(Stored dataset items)
########
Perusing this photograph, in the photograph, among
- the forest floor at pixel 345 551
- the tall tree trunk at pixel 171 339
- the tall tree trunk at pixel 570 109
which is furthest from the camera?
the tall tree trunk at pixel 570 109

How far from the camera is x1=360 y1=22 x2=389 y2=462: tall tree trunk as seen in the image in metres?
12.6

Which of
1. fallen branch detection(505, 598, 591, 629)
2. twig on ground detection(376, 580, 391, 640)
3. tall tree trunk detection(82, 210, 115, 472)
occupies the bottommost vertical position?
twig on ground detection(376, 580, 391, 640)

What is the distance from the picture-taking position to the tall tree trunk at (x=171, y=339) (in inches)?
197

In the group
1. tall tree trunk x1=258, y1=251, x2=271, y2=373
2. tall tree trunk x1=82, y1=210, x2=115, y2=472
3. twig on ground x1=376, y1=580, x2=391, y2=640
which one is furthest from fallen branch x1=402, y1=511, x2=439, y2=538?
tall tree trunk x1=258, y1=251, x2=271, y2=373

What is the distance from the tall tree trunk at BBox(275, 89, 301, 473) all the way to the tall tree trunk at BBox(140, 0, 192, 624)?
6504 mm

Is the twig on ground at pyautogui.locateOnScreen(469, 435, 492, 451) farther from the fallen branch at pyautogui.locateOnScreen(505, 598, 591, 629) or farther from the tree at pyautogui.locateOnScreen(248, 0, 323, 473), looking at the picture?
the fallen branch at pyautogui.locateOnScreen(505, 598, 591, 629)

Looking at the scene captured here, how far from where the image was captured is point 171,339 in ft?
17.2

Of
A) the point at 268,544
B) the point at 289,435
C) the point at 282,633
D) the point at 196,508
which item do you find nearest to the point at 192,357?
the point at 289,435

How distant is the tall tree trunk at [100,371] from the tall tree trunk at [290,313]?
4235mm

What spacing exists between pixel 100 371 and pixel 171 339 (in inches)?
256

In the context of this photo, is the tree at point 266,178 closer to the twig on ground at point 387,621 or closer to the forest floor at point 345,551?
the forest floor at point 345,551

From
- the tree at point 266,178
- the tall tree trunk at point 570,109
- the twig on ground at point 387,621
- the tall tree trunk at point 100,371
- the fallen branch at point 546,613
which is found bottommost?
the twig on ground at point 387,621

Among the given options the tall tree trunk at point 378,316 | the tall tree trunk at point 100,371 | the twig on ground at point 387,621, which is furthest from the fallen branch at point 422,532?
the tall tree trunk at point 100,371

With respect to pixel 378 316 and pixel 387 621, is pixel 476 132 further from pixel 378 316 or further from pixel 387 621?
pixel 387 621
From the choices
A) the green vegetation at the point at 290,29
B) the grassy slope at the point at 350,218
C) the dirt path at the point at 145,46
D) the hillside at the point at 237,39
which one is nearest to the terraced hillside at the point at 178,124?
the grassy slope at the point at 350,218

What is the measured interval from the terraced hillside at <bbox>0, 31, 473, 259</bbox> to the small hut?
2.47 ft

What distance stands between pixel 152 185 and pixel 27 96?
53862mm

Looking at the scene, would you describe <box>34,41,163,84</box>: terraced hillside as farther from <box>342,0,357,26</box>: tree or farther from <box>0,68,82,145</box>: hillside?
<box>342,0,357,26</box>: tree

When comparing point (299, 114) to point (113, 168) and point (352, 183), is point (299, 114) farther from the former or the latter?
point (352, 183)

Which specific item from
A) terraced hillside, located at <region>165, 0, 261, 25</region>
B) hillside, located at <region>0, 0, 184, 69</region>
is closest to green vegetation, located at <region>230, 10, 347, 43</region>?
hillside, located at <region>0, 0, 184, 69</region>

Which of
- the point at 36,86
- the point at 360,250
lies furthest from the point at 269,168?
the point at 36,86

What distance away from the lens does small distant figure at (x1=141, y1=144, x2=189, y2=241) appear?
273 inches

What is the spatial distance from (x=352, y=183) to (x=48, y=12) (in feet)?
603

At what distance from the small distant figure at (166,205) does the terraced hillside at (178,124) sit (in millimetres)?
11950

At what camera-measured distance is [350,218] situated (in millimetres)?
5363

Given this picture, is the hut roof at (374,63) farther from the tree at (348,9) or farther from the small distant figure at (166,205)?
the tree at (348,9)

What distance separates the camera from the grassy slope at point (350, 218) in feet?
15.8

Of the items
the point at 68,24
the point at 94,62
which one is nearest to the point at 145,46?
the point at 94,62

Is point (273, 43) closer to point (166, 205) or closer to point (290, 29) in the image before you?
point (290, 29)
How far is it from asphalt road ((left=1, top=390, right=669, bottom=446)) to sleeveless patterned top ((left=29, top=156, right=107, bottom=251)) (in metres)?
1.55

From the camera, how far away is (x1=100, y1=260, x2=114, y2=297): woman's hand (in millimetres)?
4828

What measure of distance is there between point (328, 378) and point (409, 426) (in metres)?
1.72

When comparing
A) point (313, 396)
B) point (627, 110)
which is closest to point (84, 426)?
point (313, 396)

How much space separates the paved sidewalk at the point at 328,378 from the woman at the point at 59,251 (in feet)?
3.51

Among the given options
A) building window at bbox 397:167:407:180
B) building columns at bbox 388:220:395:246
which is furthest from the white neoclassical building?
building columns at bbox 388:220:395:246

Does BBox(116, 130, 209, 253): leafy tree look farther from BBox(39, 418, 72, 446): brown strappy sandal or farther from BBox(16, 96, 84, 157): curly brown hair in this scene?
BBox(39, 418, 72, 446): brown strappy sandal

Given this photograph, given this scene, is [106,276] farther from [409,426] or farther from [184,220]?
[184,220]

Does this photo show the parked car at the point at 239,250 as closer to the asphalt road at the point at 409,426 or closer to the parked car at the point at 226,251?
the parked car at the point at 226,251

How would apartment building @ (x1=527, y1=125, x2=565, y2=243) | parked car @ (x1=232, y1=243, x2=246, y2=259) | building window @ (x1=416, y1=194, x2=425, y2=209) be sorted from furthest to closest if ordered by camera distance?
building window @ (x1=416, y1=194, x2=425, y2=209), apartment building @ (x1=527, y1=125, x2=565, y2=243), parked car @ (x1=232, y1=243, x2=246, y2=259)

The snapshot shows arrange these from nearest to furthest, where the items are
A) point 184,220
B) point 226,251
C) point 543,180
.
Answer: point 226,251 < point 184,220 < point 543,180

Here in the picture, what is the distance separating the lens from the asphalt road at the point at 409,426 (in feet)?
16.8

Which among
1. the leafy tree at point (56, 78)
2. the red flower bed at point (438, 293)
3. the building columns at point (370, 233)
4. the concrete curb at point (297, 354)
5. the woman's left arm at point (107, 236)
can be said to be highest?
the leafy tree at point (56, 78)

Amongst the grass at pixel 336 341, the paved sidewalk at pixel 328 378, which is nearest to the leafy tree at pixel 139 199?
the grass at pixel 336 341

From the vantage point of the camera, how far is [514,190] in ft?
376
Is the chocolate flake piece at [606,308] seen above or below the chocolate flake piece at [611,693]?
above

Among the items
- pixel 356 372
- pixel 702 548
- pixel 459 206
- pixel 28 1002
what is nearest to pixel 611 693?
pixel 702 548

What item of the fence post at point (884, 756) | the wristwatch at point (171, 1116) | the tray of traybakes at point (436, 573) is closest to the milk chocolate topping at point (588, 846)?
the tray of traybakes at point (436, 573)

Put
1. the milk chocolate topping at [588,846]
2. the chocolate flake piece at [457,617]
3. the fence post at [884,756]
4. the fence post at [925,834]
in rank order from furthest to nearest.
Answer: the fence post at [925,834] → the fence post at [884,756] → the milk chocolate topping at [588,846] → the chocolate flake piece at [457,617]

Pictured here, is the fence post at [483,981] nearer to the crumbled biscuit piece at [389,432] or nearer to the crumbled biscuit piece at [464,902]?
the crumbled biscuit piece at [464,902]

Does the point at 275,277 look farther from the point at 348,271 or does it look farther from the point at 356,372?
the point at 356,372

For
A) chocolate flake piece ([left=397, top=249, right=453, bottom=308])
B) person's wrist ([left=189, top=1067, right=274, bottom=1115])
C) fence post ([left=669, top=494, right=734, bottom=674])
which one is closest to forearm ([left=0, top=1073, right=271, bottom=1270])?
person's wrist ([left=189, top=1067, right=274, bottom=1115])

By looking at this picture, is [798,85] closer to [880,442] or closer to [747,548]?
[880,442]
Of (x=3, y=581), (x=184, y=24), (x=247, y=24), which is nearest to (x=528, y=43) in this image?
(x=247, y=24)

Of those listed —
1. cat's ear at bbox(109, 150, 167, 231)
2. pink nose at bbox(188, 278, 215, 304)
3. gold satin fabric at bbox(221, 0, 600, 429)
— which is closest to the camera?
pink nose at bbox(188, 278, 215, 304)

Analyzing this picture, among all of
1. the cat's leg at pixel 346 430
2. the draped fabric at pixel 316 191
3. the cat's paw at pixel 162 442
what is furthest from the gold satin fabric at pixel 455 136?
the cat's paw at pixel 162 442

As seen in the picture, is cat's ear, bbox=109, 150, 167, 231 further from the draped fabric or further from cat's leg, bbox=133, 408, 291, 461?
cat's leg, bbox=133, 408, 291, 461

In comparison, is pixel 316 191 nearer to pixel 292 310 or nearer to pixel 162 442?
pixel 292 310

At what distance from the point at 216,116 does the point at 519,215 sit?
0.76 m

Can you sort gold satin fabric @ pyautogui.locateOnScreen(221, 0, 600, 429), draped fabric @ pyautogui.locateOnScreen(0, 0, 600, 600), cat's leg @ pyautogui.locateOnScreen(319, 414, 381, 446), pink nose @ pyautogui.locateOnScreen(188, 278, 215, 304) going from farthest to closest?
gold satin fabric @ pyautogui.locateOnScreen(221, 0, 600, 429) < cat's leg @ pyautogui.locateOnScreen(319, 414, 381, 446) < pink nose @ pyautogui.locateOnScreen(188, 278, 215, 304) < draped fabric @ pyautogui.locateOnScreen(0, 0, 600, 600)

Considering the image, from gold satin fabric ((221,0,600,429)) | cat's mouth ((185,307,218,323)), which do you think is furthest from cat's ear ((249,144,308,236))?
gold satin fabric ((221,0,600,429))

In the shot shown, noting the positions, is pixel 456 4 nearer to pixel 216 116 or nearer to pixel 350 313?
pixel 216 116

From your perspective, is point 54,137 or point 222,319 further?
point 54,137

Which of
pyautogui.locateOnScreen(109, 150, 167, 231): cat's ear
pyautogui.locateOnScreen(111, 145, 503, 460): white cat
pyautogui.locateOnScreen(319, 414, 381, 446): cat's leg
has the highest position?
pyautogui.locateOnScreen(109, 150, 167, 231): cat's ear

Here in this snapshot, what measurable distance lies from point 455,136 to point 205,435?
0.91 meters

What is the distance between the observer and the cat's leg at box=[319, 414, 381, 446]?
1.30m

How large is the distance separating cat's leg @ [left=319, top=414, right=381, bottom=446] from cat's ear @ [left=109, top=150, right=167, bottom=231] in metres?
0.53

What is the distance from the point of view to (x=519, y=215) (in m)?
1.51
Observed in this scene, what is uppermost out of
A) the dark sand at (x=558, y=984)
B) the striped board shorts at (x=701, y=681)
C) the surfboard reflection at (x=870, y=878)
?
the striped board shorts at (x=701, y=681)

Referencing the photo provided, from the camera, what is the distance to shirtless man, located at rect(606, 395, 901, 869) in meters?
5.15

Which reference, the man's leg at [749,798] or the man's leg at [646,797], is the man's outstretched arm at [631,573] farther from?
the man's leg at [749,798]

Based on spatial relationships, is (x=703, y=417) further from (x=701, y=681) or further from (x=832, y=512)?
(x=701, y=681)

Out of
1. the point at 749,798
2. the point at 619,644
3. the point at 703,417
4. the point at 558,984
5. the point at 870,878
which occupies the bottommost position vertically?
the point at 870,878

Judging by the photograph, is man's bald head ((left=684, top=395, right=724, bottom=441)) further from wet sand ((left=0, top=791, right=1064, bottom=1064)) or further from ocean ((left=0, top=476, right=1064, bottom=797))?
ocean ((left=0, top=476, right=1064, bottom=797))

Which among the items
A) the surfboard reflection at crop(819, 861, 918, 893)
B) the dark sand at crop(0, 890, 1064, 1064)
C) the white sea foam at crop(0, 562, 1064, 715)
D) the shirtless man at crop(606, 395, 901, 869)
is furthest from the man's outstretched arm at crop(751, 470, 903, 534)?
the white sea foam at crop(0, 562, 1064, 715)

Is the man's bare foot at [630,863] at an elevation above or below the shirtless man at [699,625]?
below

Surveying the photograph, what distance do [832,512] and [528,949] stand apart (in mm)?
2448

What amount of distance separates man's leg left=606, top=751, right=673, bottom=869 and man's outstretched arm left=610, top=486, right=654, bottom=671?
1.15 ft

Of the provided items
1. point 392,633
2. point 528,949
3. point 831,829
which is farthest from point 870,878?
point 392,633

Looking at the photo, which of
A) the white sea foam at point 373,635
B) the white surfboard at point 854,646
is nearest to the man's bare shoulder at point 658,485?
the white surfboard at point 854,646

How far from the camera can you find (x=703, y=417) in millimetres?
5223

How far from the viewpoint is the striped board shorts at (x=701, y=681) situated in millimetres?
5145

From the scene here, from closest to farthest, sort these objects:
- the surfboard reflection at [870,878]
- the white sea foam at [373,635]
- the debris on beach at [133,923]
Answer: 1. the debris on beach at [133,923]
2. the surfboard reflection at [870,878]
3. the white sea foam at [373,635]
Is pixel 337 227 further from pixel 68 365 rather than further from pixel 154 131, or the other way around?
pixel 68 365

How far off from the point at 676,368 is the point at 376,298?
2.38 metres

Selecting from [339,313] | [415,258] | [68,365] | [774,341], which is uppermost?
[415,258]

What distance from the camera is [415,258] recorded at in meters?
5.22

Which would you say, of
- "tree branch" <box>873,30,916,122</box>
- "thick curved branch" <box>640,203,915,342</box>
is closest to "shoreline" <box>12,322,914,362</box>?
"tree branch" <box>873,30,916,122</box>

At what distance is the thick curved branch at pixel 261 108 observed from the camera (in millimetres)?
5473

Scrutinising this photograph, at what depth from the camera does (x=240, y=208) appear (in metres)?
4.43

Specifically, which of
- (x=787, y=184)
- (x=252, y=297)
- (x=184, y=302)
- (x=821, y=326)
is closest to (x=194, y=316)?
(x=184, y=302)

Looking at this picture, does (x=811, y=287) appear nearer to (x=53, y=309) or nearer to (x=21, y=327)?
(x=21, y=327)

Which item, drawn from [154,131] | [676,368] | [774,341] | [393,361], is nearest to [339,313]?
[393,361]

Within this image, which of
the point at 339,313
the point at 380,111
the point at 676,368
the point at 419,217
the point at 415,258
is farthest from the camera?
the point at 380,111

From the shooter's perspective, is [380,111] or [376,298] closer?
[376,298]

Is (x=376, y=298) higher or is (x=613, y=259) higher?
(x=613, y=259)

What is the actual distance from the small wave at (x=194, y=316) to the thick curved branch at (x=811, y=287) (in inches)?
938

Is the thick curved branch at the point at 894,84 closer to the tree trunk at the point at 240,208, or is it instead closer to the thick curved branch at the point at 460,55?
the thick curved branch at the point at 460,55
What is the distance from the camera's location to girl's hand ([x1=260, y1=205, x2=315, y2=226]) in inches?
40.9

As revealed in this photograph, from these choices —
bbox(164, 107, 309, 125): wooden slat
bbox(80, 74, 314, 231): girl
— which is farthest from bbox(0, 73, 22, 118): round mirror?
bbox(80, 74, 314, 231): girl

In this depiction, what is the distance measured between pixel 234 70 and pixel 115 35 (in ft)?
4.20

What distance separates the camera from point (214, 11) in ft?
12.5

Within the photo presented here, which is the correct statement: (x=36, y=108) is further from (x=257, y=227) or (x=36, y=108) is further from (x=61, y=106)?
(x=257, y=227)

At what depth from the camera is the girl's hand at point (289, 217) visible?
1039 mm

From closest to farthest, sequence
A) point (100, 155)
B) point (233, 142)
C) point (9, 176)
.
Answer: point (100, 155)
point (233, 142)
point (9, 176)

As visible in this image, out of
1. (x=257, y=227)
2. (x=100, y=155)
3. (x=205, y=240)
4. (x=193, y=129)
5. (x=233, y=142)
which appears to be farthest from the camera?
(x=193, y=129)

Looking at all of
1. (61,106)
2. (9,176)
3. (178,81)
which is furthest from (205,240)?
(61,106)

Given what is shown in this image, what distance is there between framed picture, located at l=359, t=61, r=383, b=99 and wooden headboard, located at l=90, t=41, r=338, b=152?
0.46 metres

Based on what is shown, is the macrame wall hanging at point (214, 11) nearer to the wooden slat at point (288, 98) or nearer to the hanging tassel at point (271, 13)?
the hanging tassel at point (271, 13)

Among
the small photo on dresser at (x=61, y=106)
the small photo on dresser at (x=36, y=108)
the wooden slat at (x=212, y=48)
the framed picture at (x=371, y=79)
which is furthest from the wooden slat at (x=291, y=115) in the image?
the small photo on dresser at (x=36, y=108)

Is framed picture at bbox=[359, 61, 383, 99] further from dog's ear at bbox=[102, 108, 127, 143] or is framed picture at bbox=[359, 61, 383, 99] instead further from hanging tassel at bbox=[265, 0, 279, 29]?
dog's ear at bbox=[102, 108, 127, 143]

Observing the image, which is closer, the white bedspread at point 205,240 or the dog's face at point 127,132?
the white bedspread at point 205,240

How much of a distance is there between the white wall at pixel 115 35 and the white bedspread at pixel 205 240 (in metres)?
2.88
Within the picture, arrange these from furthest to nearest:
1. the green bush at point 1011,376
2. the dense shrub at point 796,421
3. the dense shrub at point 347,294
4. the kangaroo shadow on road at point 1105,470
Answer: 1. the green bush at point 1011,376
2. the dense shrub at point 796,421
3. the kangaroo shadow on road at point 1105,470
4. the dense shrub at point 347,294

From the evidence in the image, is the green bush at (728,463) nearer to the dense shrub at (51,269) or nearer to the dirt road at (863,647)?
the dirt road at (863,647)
########
All lines from the one containing "As visible in this image, out of" through the end of the records, both ends included, are to be quoted exactly; please add nothing else.

As visible in this image, out of
1. (x=257, y=227)
2. (x=100, y=155)
3. (x=205, y=240)
4. (x=193, y=129)
5. (x=233, y=142)
which appears to be farthest from the camera?
(x=193, y=129)

Looking at all of
1. (61,106)
2. (9,176)
3. (178,81)
which is furthest from (205,240)?
(61,106)

Given what is shown in this image, what distance is there between framed picture, located at l=359, t=61, r=383, b=99 and wooden headboard, located at l=90, t=41, r=338, b=152?
0.46 metres

Based on what is shown, is the macrame wall hanging at point (214, 11) nearer to the wooden slat at point (288, 98) or nearer to the hanging tassel at point (271, 13)?
the hanging tassel at point (271, 13)

Among
the small photo on dresser at (x=61, y=106)
the small photo on dresser at (x=36, y=108)
the wooden slat at (x=212, y=48)
the framed picture at (x=371, y=79)
which is furthest from the wooden slat at (x=291, y=115) in the image?
the small photo on dresser at (x=36, y=108)

Is framed picture at bbox=[359, 61, 383, 99] further from dog's ear at bbox=[102, 108, 127, 143] or is framed picture at bbox=[359, 61, 383, 99] instead further from hanging tassel at bbox=[265, 0, 279, 29]?
dog's ear at bbox=[102, 108, 127, 143]

Observing the image, which is closer, the white bedspread at point 205,240 or the dog's face at point 127,132?
the white bedspread at point 205,240

How much of a distance is there between the white wall at pixel 115 35 and the white bedspread at pixel 205 240 (in metres)?
2.88
Within the picture, arrange these from furthest to nearest:
1. the green bush at point 1011,376
2. the dense shrub at point 796,421
3. the dense shrub at point 347,294
4. the kangaroo shadow on road at point 1105,470
Answer: 1. the green bush at point 1011,376
2. the dense shrub at point 796,421
3. the kangaroo shadow on road at point 1105,470
4. the dense shrub at point 347,294

From the evidence in the image, is the green bush at (728,463) nearer to the dense shrub at (51,269) or nearer to the dirt road at (863,647)?
the dirt road at (863,647)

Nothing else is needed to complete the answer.